# [ARBEITSAUFTRAG 1]
Formatiere die Zeilen der Einträge, beginnend mit der Zeile, die „Between the point“ enthält, bis einschließlich der letzten Zeile der Einträge, als JSON-Liste von Zeichenketten mit je einer Zeichenkette pro Zeile. Leerzeilen fallen weg.
# [ARBEITSAUFTRAG 2]
Setze den Text zum Rechtsstreit um die Wildschadenklausel der Teilkaskoversicherung nach seinem letzten Satz fort.

# [VORLIEGENDER TEXT]
..............................

Normen
AKIB Art11 A I lit1d
AKIB Art11 A I lit1d
Spruch:
Wenn das Verhalten des Haarwildes Ursache für einen Verkehrsunfall war und eine Berührung des Fahrzeuges mit dem Wild stattgefunden hat, deckt die Wildschadenklausel der Kaskoversicherung alle Schäden am Kraftfahrzeug
OGH 11. Juni 1981, 7 Ob 25/81 (OLG Linz 2 R 27/81; LG Salzburg 11 Cg 439/79)
Text
Der Kläger stieß am 12. August 1978 mit seinem bei der Beklagten teilkaskoversicherten PKW gegen ein am linken Fahrbahnrand der N-Landesstraße befindliches Brückengeländer, wodurch an seinem Wagen Totalschaden entstand. Nach Art. 11 A I lit. 1 d der dem Versicherungsvertrag zugrunde gelegten Allgemeinen Bedingungen für die Kasko- und Insassen-Unfallversicherung von Kraftfahrzeugen und Anhängern (AKIB) umfaßt die Teilkaskoversicherung die Beschädigung oder die Zerstörung des in Bewegung befindlichen Fahrzeuges aus der Berührung mit Haarwild auf einer öffentlichen Straße. Die Beklagte lehnte ihre Deckungspflicht aus der Teilkaskoversicherung für den vorgenannten Schadensfall ab.

..............................

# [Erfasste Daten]
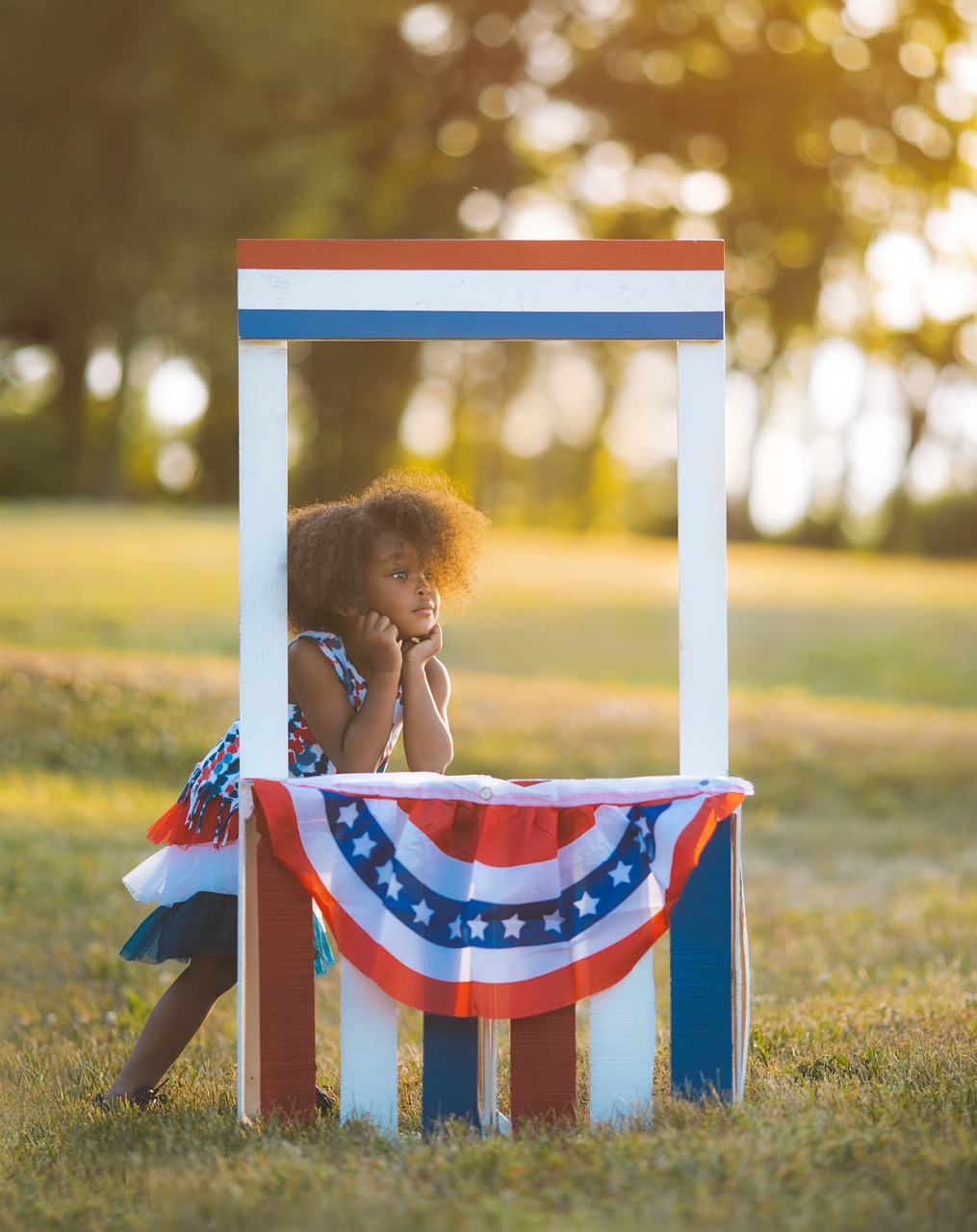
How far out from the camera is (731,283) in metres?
23.7

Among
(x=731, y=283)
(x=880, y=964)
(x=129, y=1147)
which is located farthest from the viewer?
(x=731, y=283)

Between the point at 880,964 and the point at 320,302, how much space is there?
136 inches

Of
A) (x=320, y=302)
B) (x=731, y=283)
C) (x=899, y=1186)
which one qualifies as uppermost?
(x=731, y=283)

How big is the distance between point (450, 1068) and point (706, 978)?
60cm

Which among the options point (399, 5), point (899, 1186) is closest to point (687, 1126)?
point (899, 1186)

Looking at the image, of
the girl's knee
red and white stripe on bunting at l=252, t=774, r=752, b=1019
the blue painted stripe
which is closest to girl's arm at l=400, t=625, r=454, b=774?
red and white stripe on bunting at l=252, t=774, r=752, b=1019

..............................

# [ERWARTETE AUSGABE 1]
[
  "Between the point at 880,964 and the point at 320,302, how much space is there?",
  "136 inches",
  "Of",
  "A) (x=320, y=302)",
  "B) (x=731, y=283)",
  "C) (x=899, y=1186)",
  "which one qualifies as uppermost?",
  "(x=731, y=283)",
  "How big is the distance between point (450, 1068) and point (706, 978)?",
  "60cm",
  "Which among the options point (399, 5), point (899, 1186) is closest to point (687, 1126)?",
  "point (899, 1186)",
  "Looking at the image, of",
  "the girl's knee",
  "red and white stripe on bunting at l=252, t=774, r=752, b=1019",
  "the blue painted stripe",
  "which is closest to girl's arm at l=400, t=625, r=454, b=774?",
  "red and white stripe on bunting at l=252, t=774, r=752, b=1019"
]

# [ERWARTETE AUSGABE 2]
Mit seiner Klage begehrte der Kläger die Feststellung, daß sein Anspruch aus der Teilkaskoversicherung gegenüber der Beklagten zu Recht bestehe. Die Beklagte beantragt Klagsabweisung und behauptet, daß eine Berührung des Fahrzeuges des Klägers mit einem Haarwild (Reh) nicht stattgefunden habe. Für die durch das Ausweichmanöver des Klägers entstandenen Schäden mit Ausnahme der Bruchschäden an der Verglasung des Fahrzeuges bestehe keine Deckung durch die Teilkaskoversicherung.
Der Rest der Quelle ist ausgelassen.